*Exercice 1*.
Recopiez le passage de l'extrait qui commence aux mots « Dorothée Gouzronc naît » et s'arrête après « l’Ile de France. ».
*Exercice 2*.
Selon le contrat cité dans l'extrait, quelles sont toutes les personnes à qui la Compagnie accorde le passage gratuit vers l'île de France ?
*Exercice 3*.
Dans l'extrait, quelle somme la Compagnie accorde-t-elle à la servante par sa lettre du seize du mois ?

*Extrait du document*.
------------------------

Le jeudi 7 mai 2009, par Jean-Yves Le Lan

Dorothée Gouzronc naît à Ploemeur le 3 juin 1694. Ses parents sont Mathieu Le Gouzronc et Nicolle Le Calvé qui la baptise le 5 juin suivant. Le 16 août 1724, à 30 ans, elle se marie à Ploemeur avec Nicolas Gouzronc, natif de Port-Louis. Le couple s’installe à Ploemeur et Dorothée accouche le 28 avril de l’année suivante d’un enfant mort né. Le 22 octobre 1728, le couple signe un engagement avec la Compagnie des Indes pour aller exercer leur métier de laboureur à l’Ile de France.

Leur attirance pour l’île de France est probablement due au fait que Nicolas [1] a deux membres de sa famille, une sœur Elisabeth (épouse de Jean-Charles Faydeau-Dumesnil) et son beau-frère, Antoine Boucher-Desforges (marié à Renée, décédée en 1715) qui ont vécu dans les îles de l’archipel des Mascareignes. Le contrat [2] est écrit en ces termes :

« Nous soussigné Nicolas Gouron fils Paterne, et de Marie Salomon natif du port Louis Eveché de Vannes en Bretagne agé de trente deux ans et Dorotée Le Gouron femme du dt Nicolas Le Gouron native de la paroisse de Plemeur sus dt évêché agé de trente trois ans, en conséquance de la lettre de la Compagnie en datte du 8 septembre 1728. Timbrée Bau des Indes acceptons les conditions y portées, parce qu’elle nous accordera le passage gratis sur un de ses vaisseaux ainsy qu’a nostre fille Marie Toinette Gouron, et à Marguerite Noury nostre servante, pour passer en la dt Isle de France, ou nous esperons (avec la grace de Dieu nous establir) pour y cultiver le terrain que la Compagnie nous y accordera y planter et semer tout ce qui est d’usage et de profitable, tant pour nous que pour les habitants, et commerce du dit lieu parce que la Compagnie nous avancera la subsistance qui nous sera necessaire les negres, semences, et graines, et outils propres à cultiver la terre que nous nous obligeons à luy rembourser au prix de magasin du dt lieu à la fin des trois premières années ou pendant le cours dycelles tant en fruits quautre denrées qui proviendront de la culture de la terre que nous aurons fait travailler et autrement, et en cas quaprès les dt trois années expirées il nous convienne de rester dans le dt païs dy continuer nos travaux, et que nous ayons besoin de pareilles avances, la Compagnie nous les fournira, en les remboursant sur le mesme pied et ainsy qu’il est cy devant dite et ainsi continuer tant que nous jugerons à propos d’y rester sans que nous puission pretendre de la Compagnie aucune subsistance appointemens ou autre chose que ce soit gratis mais bien nostre passage de retour en France tant pour nous dt Gouron et femme que nôtre fille et servante, à laquelle servante la Compagnie a accordé par sa lettre du seize de ce mois une somme de deux cens livres, par forme de trousseau et pour s’habiller, qu’elle a reçu de la caisse de ce port ce jour fait et arrêté à Lorient le 22 8bre 1728 – signé Gouron.

------------------------

*Données fournies*.
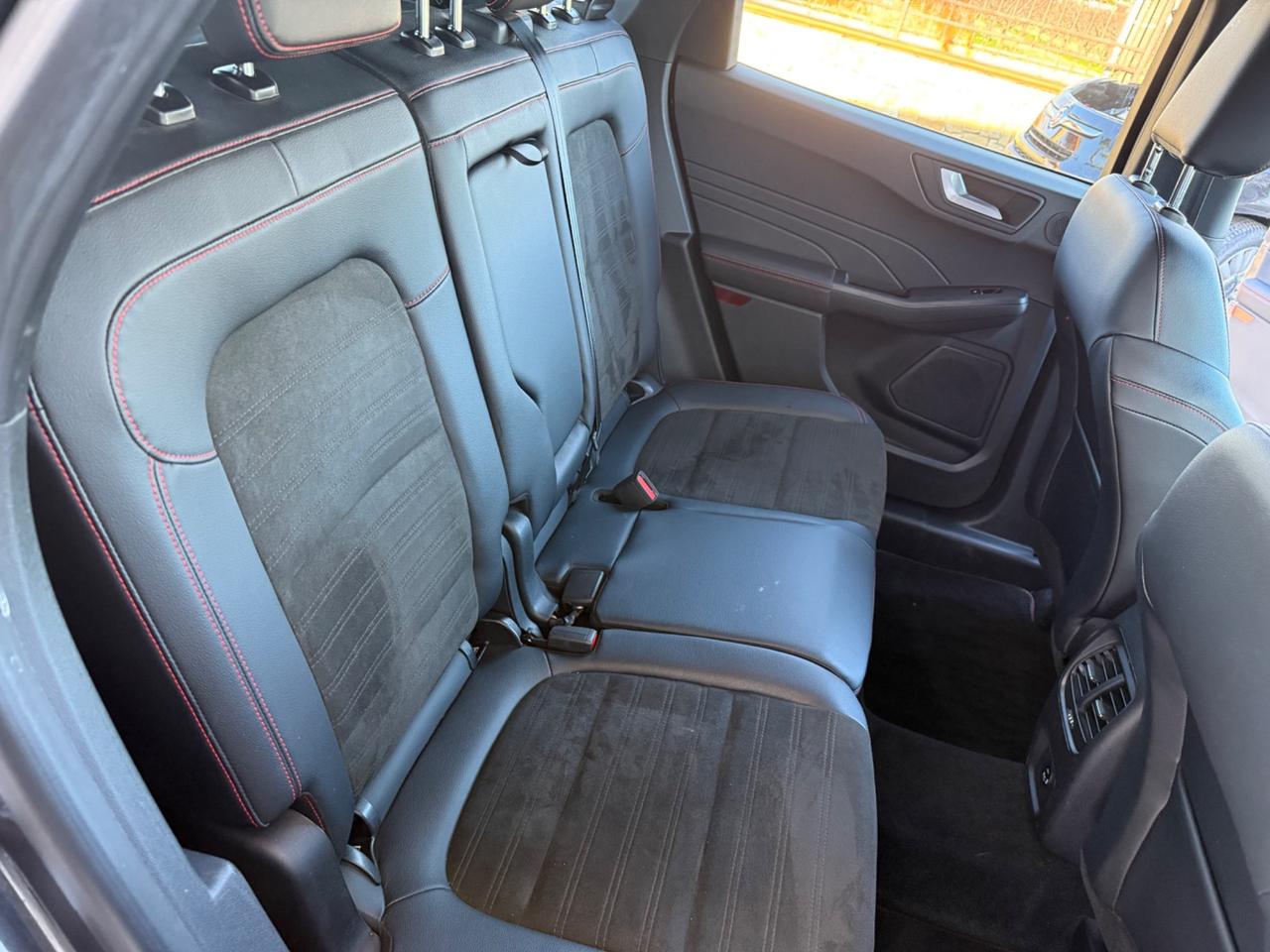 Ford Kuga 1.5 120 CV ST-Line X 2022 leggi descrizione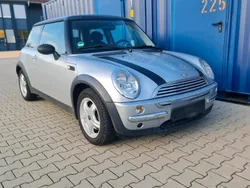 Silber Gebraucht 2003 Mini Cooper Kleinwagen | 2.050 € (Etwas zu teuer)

------------------------

*Réponse 1*.
Dorothée Gouzronc naît à Ploemeur le 3 juin 1694. Ses parents sont Mathieu Le Gouzronc et Nicolle Le Calvé qui la baptise le 5 juin suivant. Le 16 août 1724, à 30 ans, elle se marie à Ploemeur avec Nicolas Gouzronc, natif de Port-Louis. Le couple s’installe à Ploemeur et Dorothée accouche le 28 avril de l’année suivante d’un enfant mort né. Le 22 octobre 1728, le couple signe un engagement avec la Compagnie des Indes pour aller exercer leur métier de laboureur à l’Ile de France.

*Réponse 2*.
Nicolas Gouron
Dorotée Le Gouron, sa femme
Marie Toinette Gouron, leur fille
Marguerite Noury, leur servante

*Réponse 3*.
Deux cents livres, sous forme de trousseau et pour s'habiller.